観測史上最も長い梅雨が明けて今年も夏はやってきた。もちろん暑いことは暑いけれどまだ夜は涼しいし、蝉もいつもより弱々しく鳴いていて本調子でない感じだ。それでも昼間にマスクして外出するのはなかなかにつらい。

流行り病の話題に触れるのはあまり気が進まないのだけれど、いつか振り返ってみたいときに手にとれるように少しだけは書いておこう。感染者数を日毎に追うのはあまり意味がないのでしばらく前にやめた。毎日200人とか300人とかそのくらいの人数が報告されているらしい。経済と公衆衛生がトレードオフみたいに語られていて、部分的には正しいかもしれないが単純化されすぎている感はある。誰も答えを持っていない世界でポジショントークにならないようにするのは結構至難の業であるし、困難な時代ほど確証バイアスは蔓延する。混迷の極みってこういうことを言うんだな。今の政治を眺めていると「取りまとめ」って本当に重要な役割だなーと思う。

 

話は変わって、今日は今年初めてハリマツリに出会うことができた。夏に咲く花で軒先に植えられていることもあるけど都内でそれはど出会えることはない、そんな花。南国原産らしく、去年訪れたビエンチャンでは沢山見かけられた。紫色で小ぶりの可愛らしい花。

個人的に夏といえばルリマツリとハリマツリが印象深い。

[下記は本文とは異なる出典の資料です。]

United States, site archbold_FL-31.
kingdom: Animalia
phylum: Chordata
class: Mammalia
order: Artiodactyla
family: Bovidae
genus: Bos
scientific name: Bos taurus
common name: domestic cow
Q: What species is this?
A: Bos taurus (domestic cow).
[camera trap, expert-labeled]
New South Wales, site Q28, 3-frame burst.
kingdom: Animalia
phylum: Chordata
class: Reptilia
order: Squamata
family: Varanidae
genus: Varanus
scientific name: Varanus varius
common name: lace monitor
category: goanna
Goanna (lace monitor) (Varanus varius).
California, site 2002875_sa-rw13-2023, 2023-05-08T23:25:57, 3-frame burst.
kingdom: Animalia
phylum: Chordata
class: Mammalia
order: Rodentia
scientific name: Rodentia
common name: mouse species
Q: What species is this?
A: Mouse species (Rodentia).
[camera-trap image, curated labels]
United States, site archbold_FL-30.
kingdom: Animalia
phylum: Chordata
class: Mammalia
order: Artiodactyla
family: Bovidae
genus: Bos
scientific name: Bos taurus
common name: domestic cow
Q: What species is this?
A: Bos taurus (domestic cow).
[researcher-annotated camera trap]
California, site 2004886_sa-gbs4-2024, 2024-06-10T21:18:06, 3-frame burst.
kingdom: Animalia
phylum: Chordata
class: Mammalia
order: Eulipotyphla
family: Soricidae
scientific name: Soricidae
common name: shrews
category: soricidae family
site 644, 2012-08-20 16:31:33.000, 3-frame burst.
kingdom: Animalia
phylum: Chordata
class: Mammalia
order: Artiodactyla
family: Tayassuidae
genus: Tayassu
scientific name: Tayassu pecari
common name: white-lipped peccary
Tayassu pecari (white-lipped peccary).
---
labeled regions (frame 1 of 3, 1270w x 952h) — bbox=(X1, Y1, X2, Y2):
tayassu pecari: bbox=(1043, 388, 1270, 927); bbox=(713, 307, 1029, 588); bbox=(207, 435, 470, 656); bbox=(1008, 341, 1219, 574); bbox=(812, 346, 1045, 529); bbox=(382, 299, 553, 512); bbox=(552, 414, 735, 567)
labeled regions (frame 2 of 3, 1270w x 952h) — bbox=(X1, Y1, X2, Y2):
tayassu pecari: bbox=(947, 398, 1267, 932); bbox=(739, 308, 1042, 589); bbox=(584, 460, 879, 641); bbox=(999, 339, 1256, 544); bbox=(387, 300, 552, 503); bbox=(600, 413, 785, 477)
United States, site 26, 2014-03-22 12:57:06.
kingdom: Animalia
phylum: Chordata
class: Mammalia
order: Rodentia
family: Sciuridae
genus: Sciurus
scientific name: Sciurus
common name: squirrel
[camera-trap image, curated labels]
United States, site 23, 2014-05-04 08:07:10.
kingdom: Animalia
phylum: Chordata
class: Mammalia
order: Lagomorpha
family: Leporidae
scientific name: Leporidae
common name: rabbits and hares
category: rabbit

夏だったら朝顔サルスベリ、ひまわりあたりのほうがメジャーかもしれないが、こういう低木の花は、理由はわからないけど親しみが増すのだ。

 

相変わらず憂鬱で何も手につかず、暇な時間さえ何もすることができない時期がしばらく続いたけれど、梅雨が明けるか明けないかくらいから少しだけやる気が戻ってきたような気がする。それでも10分の1くらいだけど。

そんな少しのやる気を使って、ここ2、3年ほど離れていた読書を少しずつ再開している。文章を書く力に衰えを感じるのはきっと本を読まなかったせいというのもあるだろう。元気に旅ができない今だから、静かな文字の海を航りたい気分なんだ。